▶ [REQUIRED WORK]: Write down the listing again exactly as it appears below, without its pictures.

--- DATA SEGMENT ---

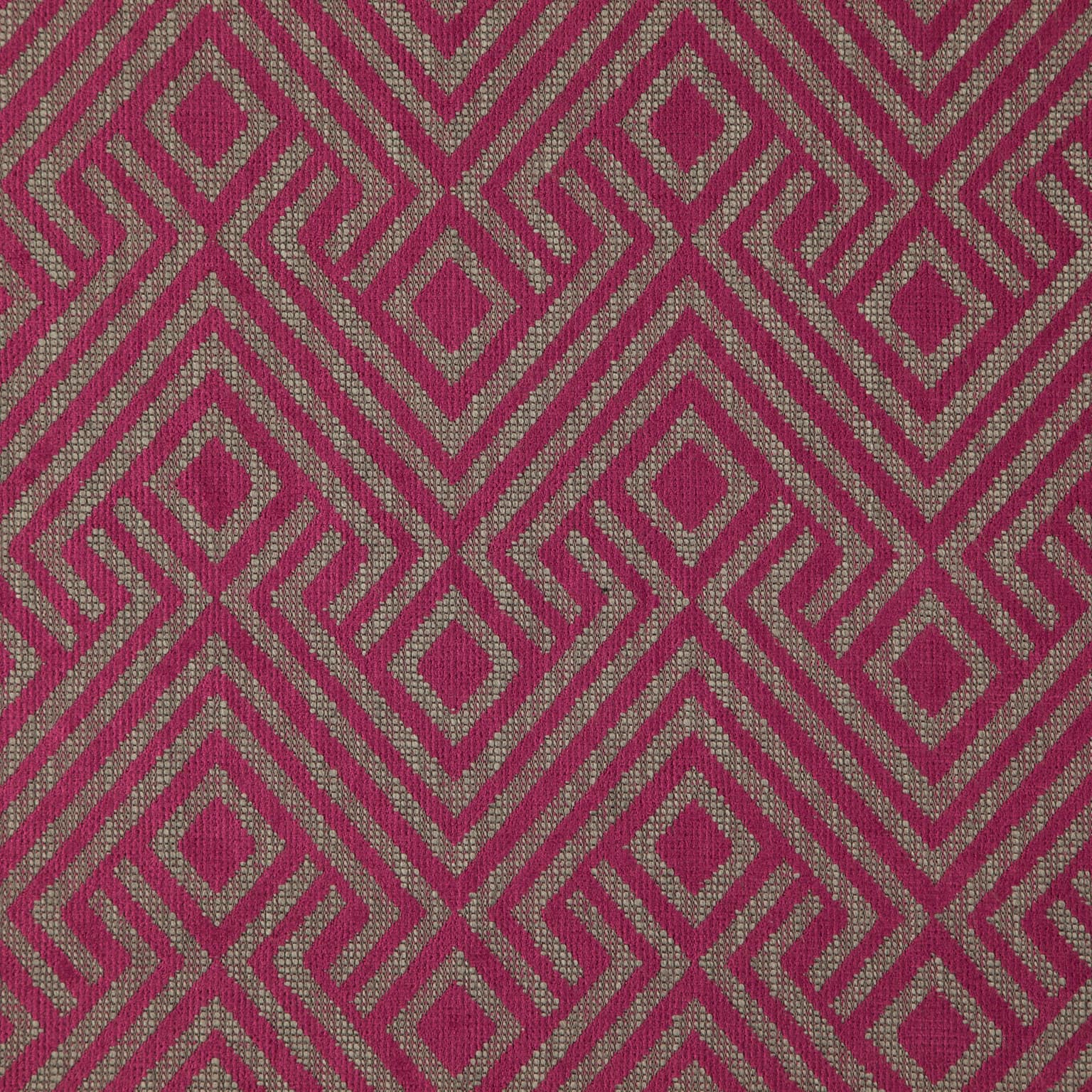 Текстил Lucie 29-Magenta*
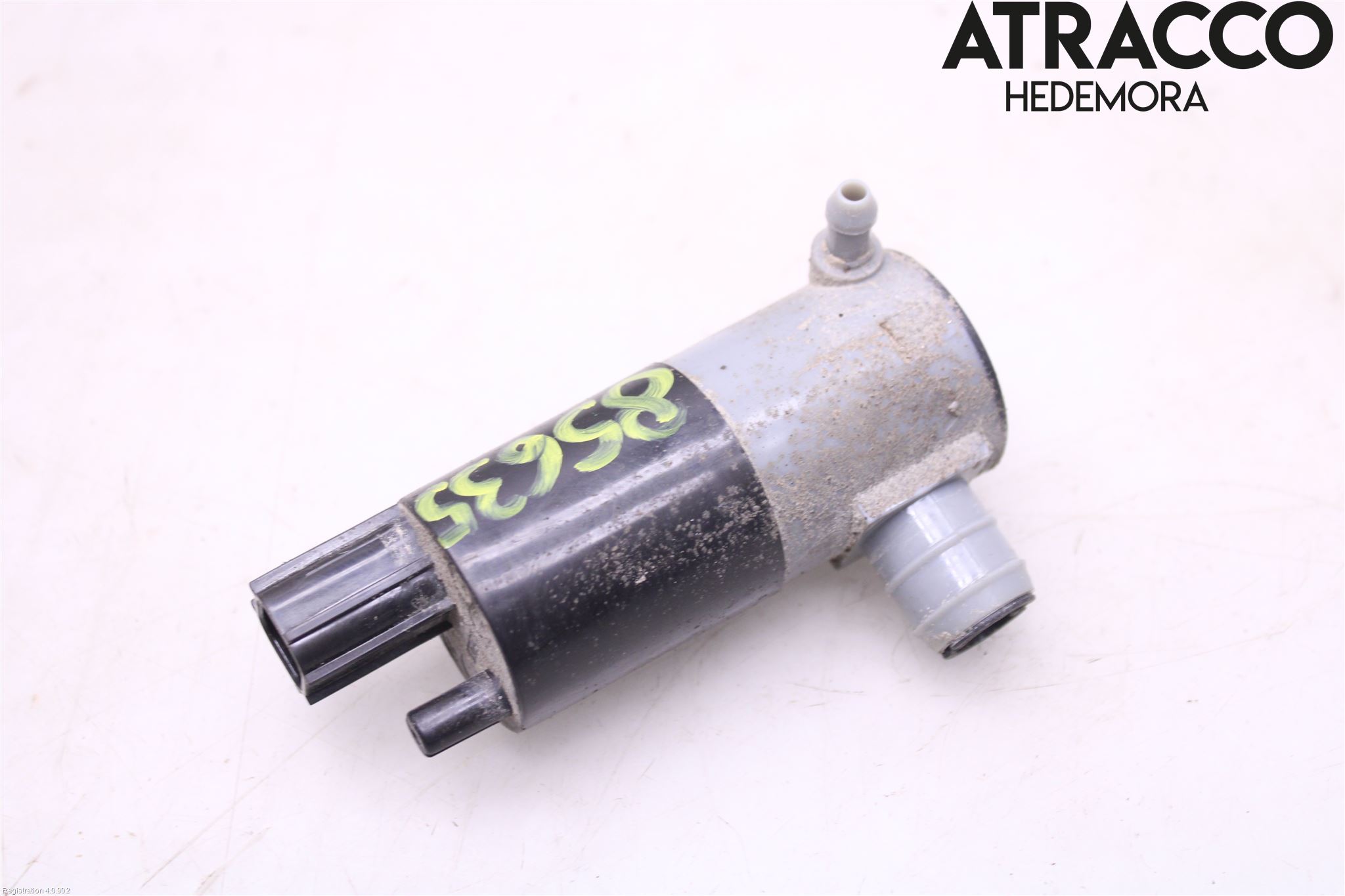 Ford RANGER EU 12-23 Spylerpumpe Frontrute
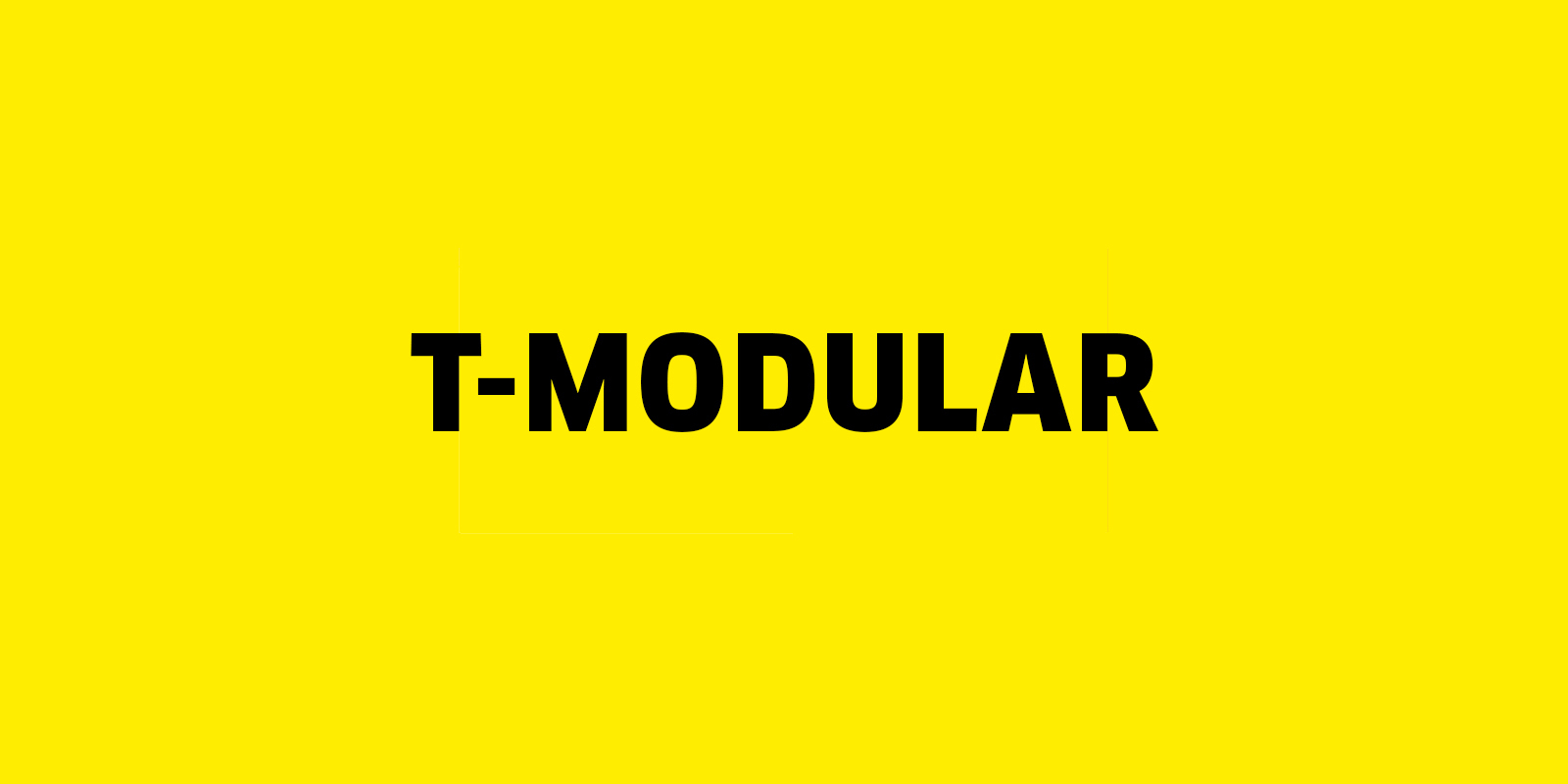 Marketing T-modular ontwerp v1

---

▶ [EXERCISE RESPONSE]:
 Текстил Lucie 29-Magenta*
 Ford RANGER EU 12-23 Spylerpumpe Frontrute
 Marketing T-modular ontwerp v1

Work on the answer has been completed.